• _Extrait retenu_
Ce matin à France Inter, l'essayiste sarkozyen se ridiculise en direct :


 

Pascal Bruckner publie chez Grasset  Le fanatisme de l'Apocalypse. Non, ce n'est pas un plagiat du grand classique de feu Norman Cohn, Les fanatiques de l'Apocalypse (Payot 1983) ! On ne peut pas confondre l'historien Cohn et le polygraphe Bruckner. Ni leurs livres... Spécialiste des courants révolutionnaires du XIe au XVIe siècles, Cohn (traduit en dix langues) possédait son sujet. Dénonciateur (sur commande) de l'écologie contemporaine, Bruckner raconte n'importe quoi. Il s'est d'ailleurs fait remonter les bretelles ce matin par les auditeurs de France Inter, à la grande gêne des animateurs du 7-9. [1]

Mais le grand grief de Bruckner envers l'écologie, c'est –  dit-il – qu'elle nous « culpabilise » et qu'elle réintroduit ainsi la notion « chrétienne » du péché. Economiser l'eau au robinet pour ménager les nappes phréatiques, c'est (selon lui) le retour de « l'ascétisme » chrétien. Conseiller aux gens le vélo dans les Cévennes plutôt que le Boeing pour les Caraïbes, c'est le retour de l'intolérance. Etc.

• _Consignes de l'exercice_
**1.** D'après le texte sur l'essai de Pascal Bruckner, chez quel éditeur paraît « Le fanatisme de l'Apocalypse » ?
**2.** Prolongez le texte sur l'essai de Pascal Bruckner en reprenant juste après « Etc. ».

• _Extrait des données_

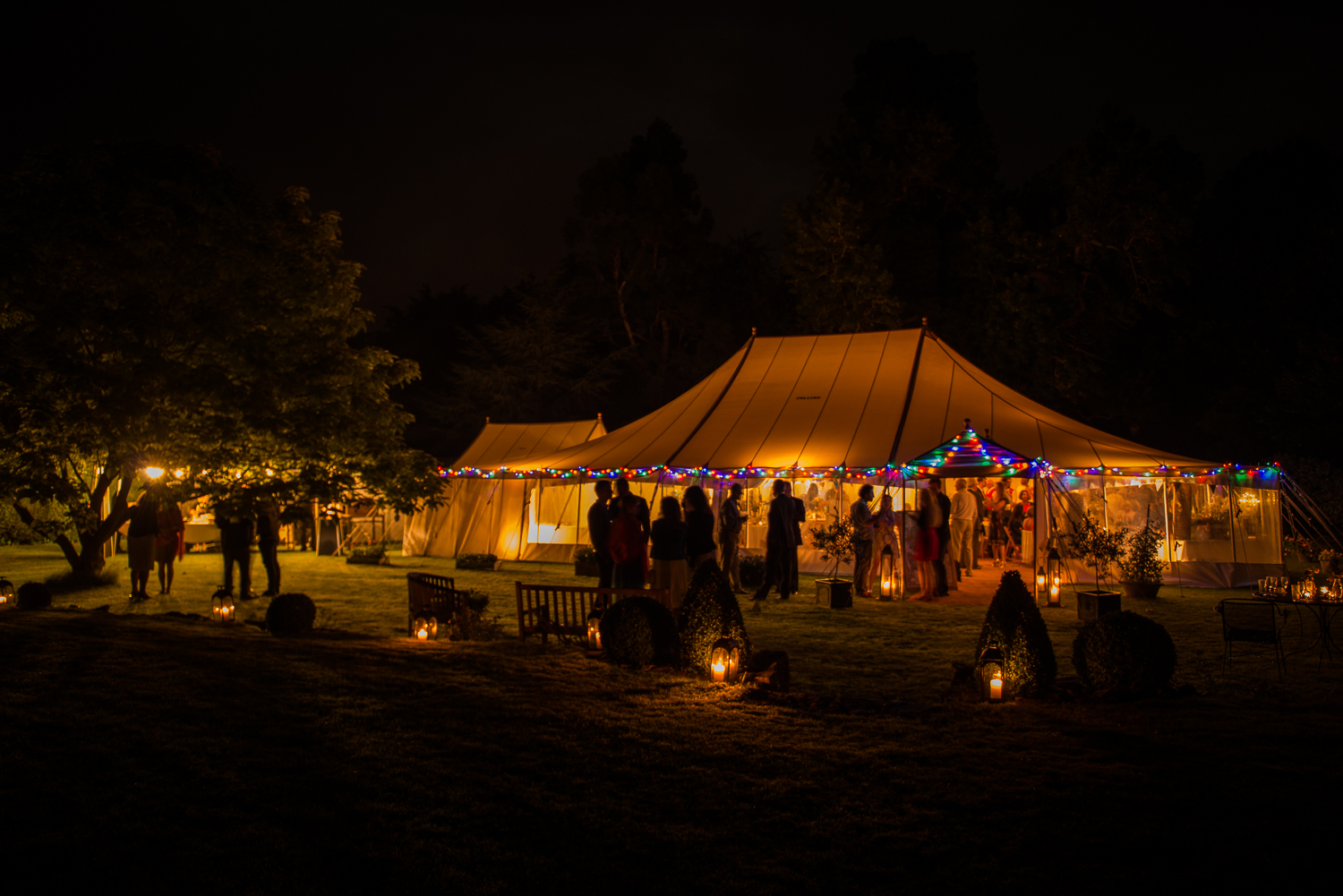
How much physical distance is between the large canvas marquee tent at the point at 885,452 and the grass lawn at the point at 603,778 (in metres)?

• _Résultats des consignes_
**1.** Chez Grasset.

**2.**
Bruckner est-il paresseux ? Visiblement il n'a pas étudié le sujet dont il prétend parler. Confondre les objecteurs de croissance et la deep ecology, c'est énorme [2]. Accuser les écologistes radicaux de poser de vastes problèmes et de n'apporter que de petites solutions, c'est inepte [3]. Répéter (vingt ans après Luc Ferry) des slogans écolophobes qui étaient déjà inexacts en 1992, c'est révélateur.

En effet : si le pamphlet de Bruckner sonne faux, c'est que son livre est – visiblement – une commande d'éditeur selon le réflexe commercial du mimétisme : « tiens, si on refaisait le coup de X. ? », ou : « si on refaisait le coup de Z. ? »  Plusieurs bides ont eu lieu en 2010-2011 pour avoir voulu « refaire le coup d'Allègre ».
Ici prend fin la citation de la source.